→ DOCUMENT TEXT
◇ ◇ ◇ ◇ ◇ ◇ ◇

Why String.CharacterView is not a MutableCollection

In the previous article I discussed why Set and Dictionary donʼt conform to MutableCollection and RangeReplaceableCollection. Today Iʼd like to do the same for String.CharacterView.

CharacterView does conform to RangeReplaceableCollection but not to MutableCollection. Why? A string is clearly mutable; it seems logical that it should adopt this protocol. Again, we need to consider the protocolʼs semantics.

The documentation for MutableCollection specifies these requirements:

The MutableCollection protocol allows changing the values of a collection’s elements but not the length of the collection itself. …

A value stored into a subscript of a MutableCollection instance must subsequently be accessible at that same position. That is, for a mutable collection instance a, index i, and value x, the two sets of assignments in the following code sample must be equivalent:

a[i] = x
let y = a[i]
// Must be equivalent to:
a[i] = x
let y = x

Replacing characters can invalidate indices

Letʼs try this with a CharacterView. Weʼll start with an initial string a and an index i that points to the "_" character, which we want to replace with an emoji (our new value x):

var a = "Grinning face: _".characters
let i = a.index(of: "_")!

◇ ◇ ◇ ◇ ◇ ◇ ◇

→ PROVIDED DATA
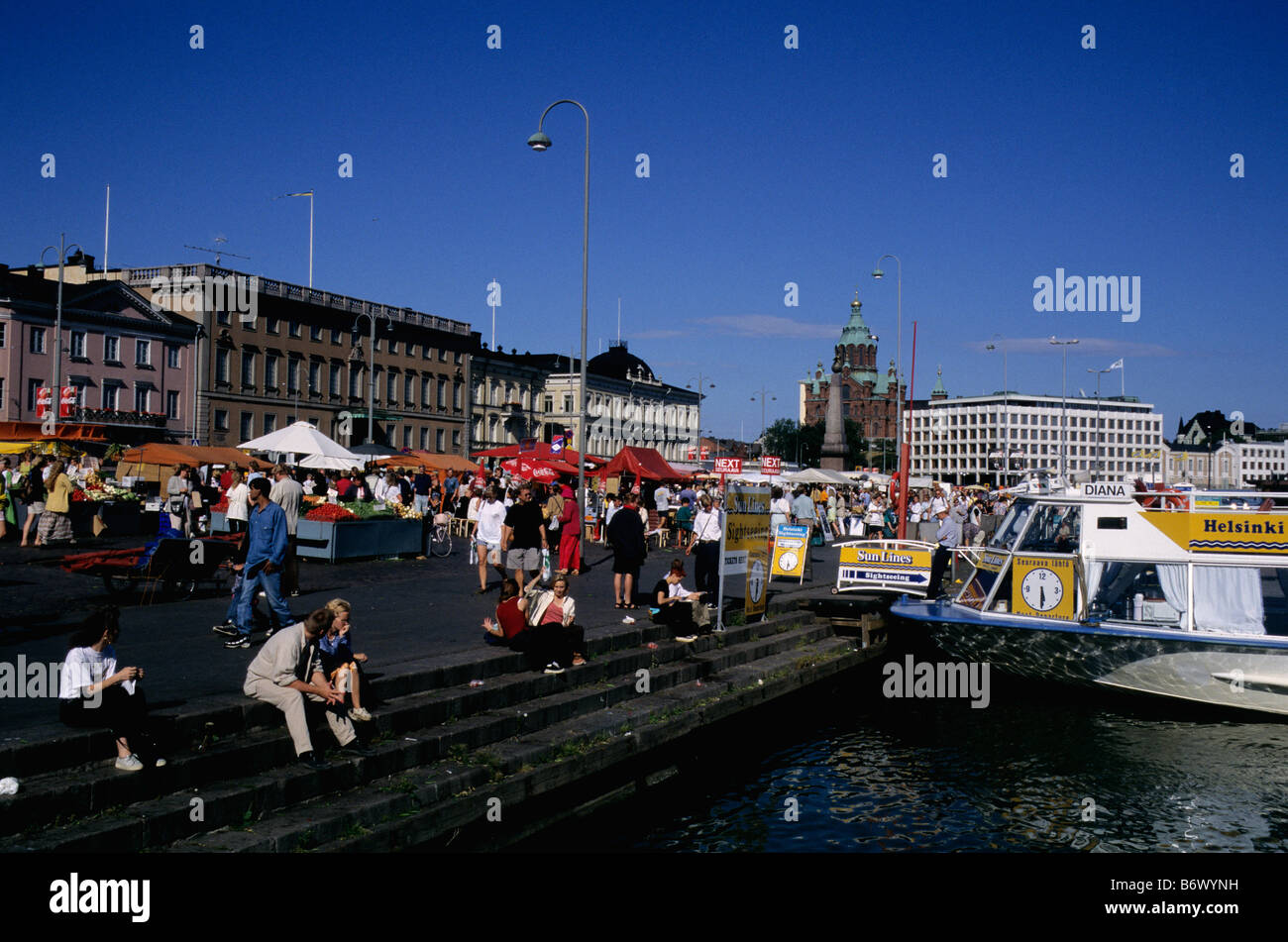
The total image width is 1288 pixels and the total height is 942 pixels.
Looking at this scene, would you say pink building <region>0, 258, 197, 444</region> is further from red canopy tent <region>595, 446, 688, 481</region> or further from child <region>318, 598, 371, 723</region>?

◇ ◇ ◇ ◇ ◇ ◇ ◇

→ WORK TO DO
a - Name every Swift type that the article on String.CharacterView says does not conform to MutableCollection.
b - Carry the article on String.CharacterView forward from its last line of code.
The listing has nothing to do with the article on String.CharacterView.

→ THE ANSWERS
a - Set, Dictionary, and String.CharacterView.

b -
// Verify a[i]
a[i] // → "_"

let x: Character = "😀"

We canʼt say a[i] = x to perform the replacement because of the missing MutableCollection conformance, but we can replicate the behavior with replaceSubrange(_:with:):

// Workaround for a[i] = x
a.replaceSubrange(i...i, with: CollectionOfOne(x))

// The replacement worked:
String(a) // → "Grinning face: 😀"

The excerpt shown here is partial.